▸ **Material for the task**
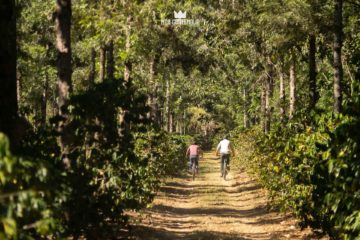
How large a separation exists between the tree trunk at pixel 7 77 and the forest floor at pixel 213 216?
5.08m

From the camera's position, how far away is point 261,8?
57.1ft

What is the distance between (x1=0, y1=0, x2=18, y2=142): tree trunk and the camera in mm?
6246

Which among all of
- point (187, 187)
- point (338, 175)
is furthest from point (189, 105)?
point (338, 175)

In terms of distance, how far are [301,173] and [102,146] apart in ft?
12.4

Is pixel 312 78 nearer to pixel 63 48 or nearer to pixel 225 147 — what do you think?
pixel 225 147

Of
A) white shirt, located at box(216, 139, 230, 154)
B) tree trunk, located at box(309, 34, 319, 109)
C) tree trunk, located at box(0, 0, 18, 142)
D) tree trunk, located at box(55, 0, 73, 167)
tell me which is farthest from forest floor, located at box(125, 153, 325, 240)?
tree trunk, located at box(0, 0, 18, 142)

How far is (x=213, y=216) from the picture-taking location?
50.3 ft

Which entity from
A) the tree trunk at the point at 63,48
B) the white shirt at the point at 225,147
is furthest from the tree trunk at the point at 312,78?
the tree trunk at the point at 63,48

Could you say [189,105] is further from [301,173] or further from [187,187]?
[301,173]

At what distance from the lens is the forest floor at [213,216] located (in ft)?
41.5

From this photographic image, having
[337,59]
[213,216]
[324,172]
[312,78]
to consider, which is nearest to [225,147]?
[312,78]

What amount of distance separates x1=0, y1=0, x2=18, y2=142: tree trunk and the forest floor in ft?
16.7

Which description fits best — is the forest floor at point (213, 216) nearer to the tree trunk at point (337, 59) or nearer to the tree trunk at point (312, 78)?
the tree trunk at point (337, 59)

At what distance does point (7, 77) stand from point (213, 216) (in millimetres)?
9713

▸ **Given exercise**
Reproduce the lines above word for word, beginning with the line that contains "From this photographic image, having" and running through the final line.

▸ **Response for this exercise**
From this photographic image, having
[337,59]
[213,216]
[324,172]
[312,78]
to consider, which is nearest to [225,147]?
[312,78]

What amount of distance separates x1=0, y1=0, x2=18, y2=142: tree trunk and the forest floor in ft?
16.7

Which description fits best — is the forest floor at point (213, 216) nearer to the tree trunk at point (337, 59) or nearer to the tree trunk at point (312, 78)?
the tree trunk at point (337, 59)

At what distance does point (7, 77) stand from point (213, 216) (in millimetres)?
9713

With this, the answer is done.